• _Exercise instructions_:
a. Answer these questions from the interview excerpt on capital allocation, one line each, marked the same way:
(i) How large did the business grow from 2019 on, and from what size?
(ii) What kind of ROEs did it make over that time?
(iii) What vertical was started last year?
b. Sum up the interview excerpt on capital allocation in two sentences.
c. Carry the interview excerpt on capital allocation forward from its last line.

• _Source extract_:

------------------------------------------------

It's fundamentally a capital allocation question. Bill and his team, they have the capital. If they have opportunity for growth, the organization will support them.
Okay.
You can actually probably see that since 2019, so I go pre-pandemic as a reference point. That business has gone from $5 billion to $14 billion and made 20% + ROEs during the entire time. Look, the team has a lot of credibility and support, and look, they're a credit-first shop. They're not chasing deals. We're going to be there, and when there are pockets of opportunity, we're going to make sure that we free up the capital to support them.
Okay, if I'm hearing, it's more of a pull, "Hey, Michael, we've got this great opportunity."
Yeah.
Rather than a push, "Go find places to put this work."
Yeah. We'll go episodically and try to find out new verticals that we think we can be relevant in. Last year, we started an energy vertical. We've been very pleased with what we've been seeing out of that. When we can find a new vein of opportunity, yes, we'll go at that. I don't think Bill feels capital constrained right now.
Very good.
Yes.

------------------------------------------------

• _Record set_:
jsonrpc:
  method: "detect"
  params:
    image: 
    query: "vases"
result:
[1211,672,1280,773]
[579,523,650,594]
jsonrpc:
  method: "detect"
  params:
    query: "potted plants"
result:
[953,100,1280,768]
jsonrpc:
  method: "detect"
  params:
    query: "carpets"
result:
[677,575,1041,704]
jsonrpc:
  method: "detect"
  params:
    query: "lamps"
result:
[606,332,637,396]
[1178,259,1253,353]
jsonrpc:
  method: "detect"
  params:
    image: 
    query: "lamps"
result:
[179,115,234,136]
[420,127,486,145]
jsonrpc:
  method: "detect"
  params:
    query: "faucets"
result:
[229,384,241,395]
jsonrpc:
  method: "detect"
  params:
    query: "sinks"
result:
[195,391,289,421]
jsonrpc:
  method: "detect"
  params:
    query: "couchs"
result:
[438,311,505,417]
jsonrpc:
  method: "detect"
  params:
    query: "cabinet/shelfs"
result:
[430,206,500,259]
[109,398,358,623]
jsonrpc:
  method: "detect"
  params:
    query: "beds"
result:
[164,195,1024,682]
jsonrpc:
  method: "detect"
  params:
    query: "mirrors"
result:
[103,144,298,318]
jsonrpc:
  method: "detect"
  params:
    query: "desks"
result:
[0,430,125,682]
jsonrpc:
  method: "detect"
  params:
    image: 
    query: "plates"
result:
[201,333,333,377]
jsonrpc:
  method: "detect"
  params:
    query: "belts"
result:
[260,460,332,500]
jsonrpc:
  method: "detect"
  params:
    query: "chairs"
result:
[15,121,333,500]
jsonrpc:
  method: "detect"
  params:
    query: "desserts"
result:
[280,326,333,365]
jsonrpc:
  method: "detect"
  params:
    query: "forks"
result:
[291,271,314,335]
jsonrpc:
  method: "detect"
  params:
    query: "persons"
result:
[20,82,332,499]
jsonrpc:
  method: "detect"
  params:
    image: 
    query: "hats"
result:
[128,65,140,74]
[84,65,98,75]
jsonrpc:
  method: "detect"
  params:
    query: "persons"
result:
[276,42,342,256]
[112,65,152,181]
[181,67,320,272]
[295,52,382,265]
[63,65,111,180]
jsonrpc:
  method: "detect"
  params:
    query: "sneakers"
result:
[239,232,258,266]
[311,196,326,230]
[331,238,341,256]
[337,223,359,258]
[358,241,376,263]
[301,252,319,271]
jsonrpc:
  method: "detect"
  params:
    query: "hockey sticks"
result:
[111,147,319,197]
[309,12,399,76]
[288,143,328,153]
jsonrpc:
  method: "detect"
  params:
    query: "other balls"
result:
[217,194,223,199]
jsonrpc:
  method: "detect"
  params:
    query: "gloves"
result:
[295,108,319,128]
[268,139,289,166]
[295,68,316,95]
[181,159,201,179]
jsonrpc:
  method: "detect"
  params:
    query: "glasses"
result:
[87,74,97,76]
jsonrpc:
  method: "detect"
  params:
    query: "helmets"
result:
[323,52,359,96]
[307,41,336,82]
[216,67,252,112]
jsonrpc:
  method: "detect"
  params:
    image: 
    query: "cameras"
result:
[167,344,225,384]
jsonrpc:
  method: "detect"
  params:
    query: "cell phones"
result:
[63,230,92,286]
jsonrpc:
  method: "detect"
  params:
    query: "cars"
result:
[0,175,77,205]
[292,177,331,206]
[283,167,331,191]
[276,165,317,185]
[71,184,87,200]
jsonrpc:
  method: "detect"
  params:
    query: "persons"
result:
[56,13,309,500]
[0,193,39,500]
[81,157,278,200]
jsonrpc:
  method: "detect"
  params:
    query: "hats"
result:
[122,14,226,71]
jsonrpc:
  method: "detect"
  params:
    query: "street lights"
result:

------------------------------------------------

• _Answers in order_:
a.
(i) It grew from $5 billion to $14 billion.
(ii) It made 20% + ROEs during the entire time.
(iii) An energy vertical.

b. Growth for the business is a capital allocation question: since 2019 it has gone from $5 billion to $14 billion with 20% + ROEs, and when its credit-first team finds opportunities, the organization frees up capital to support them. The firm also looks for new verticals from time to time, such as an energy vertical started last year, and Bill is not seen as capital constrained right now.

c.
The last of the core franchises is the Ally Bank, obviously a branchless-
Yes
-digital bank. There are a lot of advantages in that model. There is some intangible value to having a branch, right? Customer awareness being the main one.
Yes.
Talk about how you're building the brand and customer awareness and recognition there without the branch footprint to walk or drive past every day.
Oh, that's great. Well, first of all, great question, and yes, there are benefits to having a branch network in terms of the branding element of it. For us, we don't have a branch network, and so what's our value proposition? Our value proposition is we offer a brand you know and trust, and that really matters, value, and a great customer experience. The value equation is, since we don't have a branch network, we actually take the cost of a branch network, if you will, and put it into higher savings yields, lower fees, and into our marketing investment. We think this is something that really plays off well. If I look at our consumer bank, our deposit platform is really spectacular. I'd argue it's one of the best in banking.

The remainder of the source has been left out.